Women's Equality Party's Sophie Walker vs Conservative MP Philip Davies
Pro-equal pay politician plans to challenge the men's rights MP who once tried to block a law protecting women from domestic violence
Women's Equality Party leader Sophie Walker plans to stand against Tory MP Philip Davies in the coming general election, saying he is a "sexist misogynist" – and other opposition parties have said they may leave her a clear field for the fight.
Who is Sophie Walker?
Walker is a journalist-turned-politician who spent much of her career with Reuters news agency. She was unanimously chosen to be the first leader of the Women's Equality Party (WEP) when it was created in 2015 and stood as its candidate in the 2016 London mayoral election.
At the weekend Walker announced she will stand for election in Shipley, West Yorkshire, where Davies has a majority of more than 9,000. According to The Guardian, the Green party and Liberal Democrats are considering not fielding a candidate to give Walker a better chance of winning.
Who is Philip Davies?
Davies has been Tory MP for Shipley since 2005. He is currently the Conservatives' most rebellious MP and vowed in his maiden speech to never leave the backbenches in search of promotion.
He came to wider public attention when he was elected to the select committee on women and equalities late last year, despite being a "vocal critic of political correctness and 'zealous' feminism" who had appeared at a conference put on by the anti-feminist Justice for Men and Boys party, according to the BBC.
Davies used one of his first questions in the Commons after joining the committee to appeal for the word "women" to be dropped from the name of the committee, said The Independent.
He made the headlines again in February when he tried to stop the Commons signing the UK up to a convention on preventing domestic violence, on the grounds that it did not refer to possible violence against men. Davies spoke for a 91-minute filibuster to try to block the bill, but failed.
What does Walker say?
Announcing her candidacy yesterday, Walker told The Guardian: "Philip Davies basically is a sexist misogynist who puts his own ego ahead of his constituents."

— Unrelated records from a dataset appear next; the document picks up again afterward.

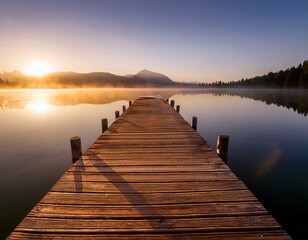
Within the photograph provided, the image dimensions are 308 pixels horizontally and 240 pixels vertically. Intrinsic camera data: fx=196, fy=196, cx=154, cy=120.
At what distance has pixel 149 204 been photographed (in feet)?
10.5

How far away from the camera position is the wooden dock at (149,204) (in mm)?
2609

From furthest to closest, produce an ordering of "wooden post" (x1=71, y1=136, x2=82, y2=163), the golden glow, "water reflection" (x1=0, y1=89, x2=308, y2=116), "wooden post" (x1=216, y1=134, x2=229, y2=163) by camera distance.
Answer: "water reflection" (x1=0, y1=89, x2=308, y2=116)
the golden glow
"wooden post" (x1=216, y1=134, x2=229, y2=163)
"wooden post" (x1=71, y1=136, x2=82, y2=163)

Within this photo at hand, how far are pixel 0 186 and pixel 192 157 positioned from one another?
24.4ft

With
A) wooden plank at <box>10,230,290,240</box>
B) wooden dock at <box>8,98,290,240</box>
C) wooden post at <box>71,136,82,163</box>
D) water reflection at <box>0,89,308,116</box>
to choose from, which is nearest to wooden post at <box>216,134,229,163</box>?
wooden dock at <box>8,98,290,240</box>

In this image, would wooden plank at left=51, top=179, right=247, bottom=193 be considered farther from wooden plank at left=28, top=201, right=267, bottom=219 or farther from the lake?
the lake

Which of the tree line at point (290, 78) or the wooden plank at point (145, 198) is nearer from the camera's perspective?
the wooden plank at point (145, 198)

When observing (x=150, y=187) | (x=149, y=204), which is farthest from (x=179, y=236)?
(x=150, y=187)

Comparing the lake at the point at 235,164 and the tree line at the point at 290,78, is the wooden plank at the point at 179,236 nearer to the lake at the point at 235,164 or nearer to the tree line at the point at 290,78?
the lake at the point at 235,164

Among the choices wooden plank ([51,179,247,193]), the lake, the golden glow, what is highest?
wooden plank ([51,179,247,193])

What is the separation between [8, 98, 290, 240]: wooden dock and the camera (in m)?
2.61

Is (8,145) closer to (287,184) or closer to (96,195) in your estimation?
(96,195)

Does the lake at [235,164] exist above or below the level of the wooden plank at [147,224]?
below

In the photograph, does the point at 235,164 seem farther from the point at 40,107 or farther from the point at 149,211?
the point at 40,107

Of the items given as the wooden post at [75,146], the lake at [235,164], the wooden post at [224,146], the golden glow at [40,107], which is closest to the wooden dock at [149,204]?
the wooden post at [75,146]
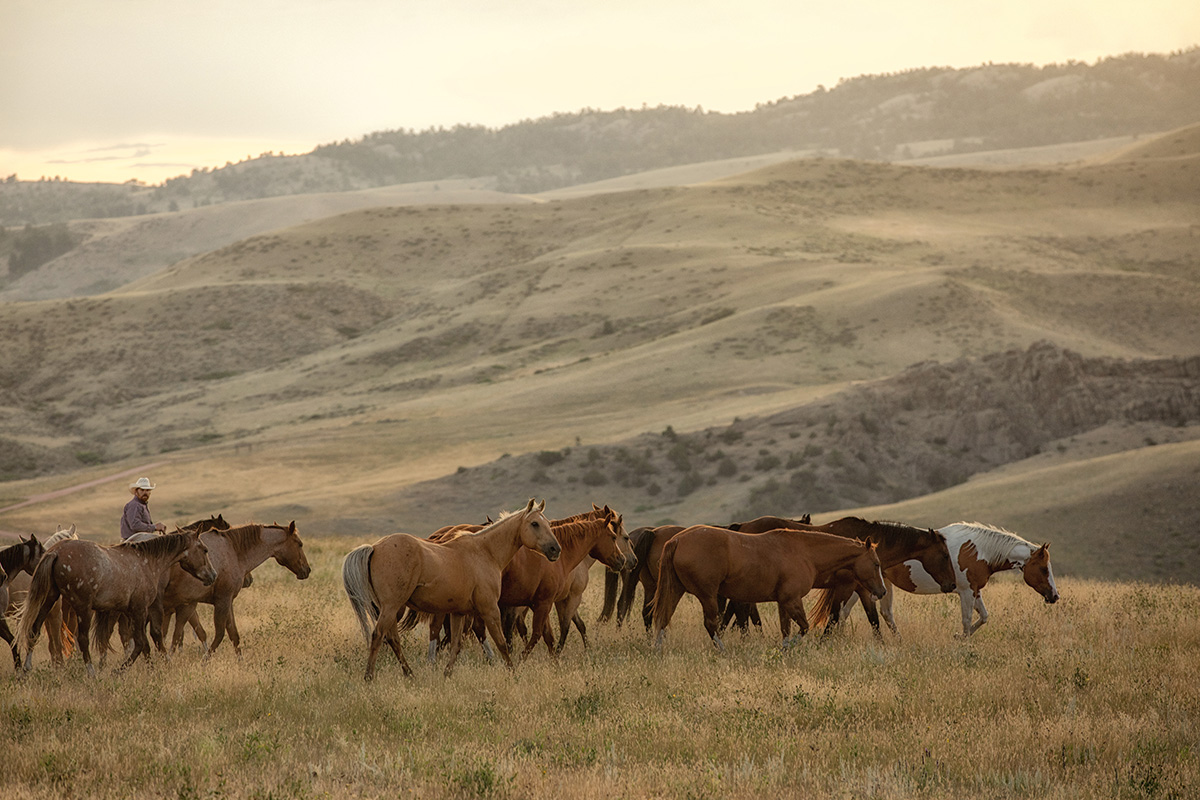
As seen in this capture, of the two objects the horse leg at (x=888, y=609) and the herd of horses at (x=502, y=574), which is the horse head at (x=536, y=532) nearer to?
the herd of horses at (x=502, y=574)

She accused him of "attention-seeking" and said his "anti-equality agenda" threatens the rights and freedoms not just of women but other minority groups.
What does Davies say?
Saying he was happy to let the people of Shipley decide who they wanted to represent them, Davies added: "I have consistently asked Sophie Walker to quote just one thing I have ever said which has asked for a woman to be treated less favourably than a man, and she hasn't been able to find even one quote from the 12 years I have spent in parliament."
Is Davies an anti-feminist?
Davies insists he is not against women's equality – but is "wholly opposed" to positive discrimination. Earlier this year, he told the New Statesman: "I accept that people in the past have been discriminated against. To my mind, the solution is to stop the discrimination. The solution for me can never be to then start discriminating against other people."
Davies told the New Statesman that if a feminist could be defined as someone who calls "for men and women to be treated equally" then he would call himself a feminist. He has repeatedly objected to being described as a "men's rights activist", saying he is "not interested" in that movement.
Can Walker beat Davies?
Davies has a healthy majority so the odds are against Walker and she will face all the resistance any candidate 'parachuting' in from London might expect.
Her stance on the EU will not help: a majority of Shipley voters chose to leave the union. Walker is staunchly pro-remain, while Davies is a fierce Europhobe.
What will happen if Davies retains his seat?
According to one of his – feminist – colleagues on the women and equalities committee, the attention Davies is getting for his politically incorrect views will not have an impact. Labour MP Jess Phillips said: "He will have little effect [on the committee], much like in the rest of his career."
And, speaking to the New Statesman, Davies himself admitted: "I think on the whole, in broad terms, the Labour party, the left in politics, has won, really. The left in politics has won."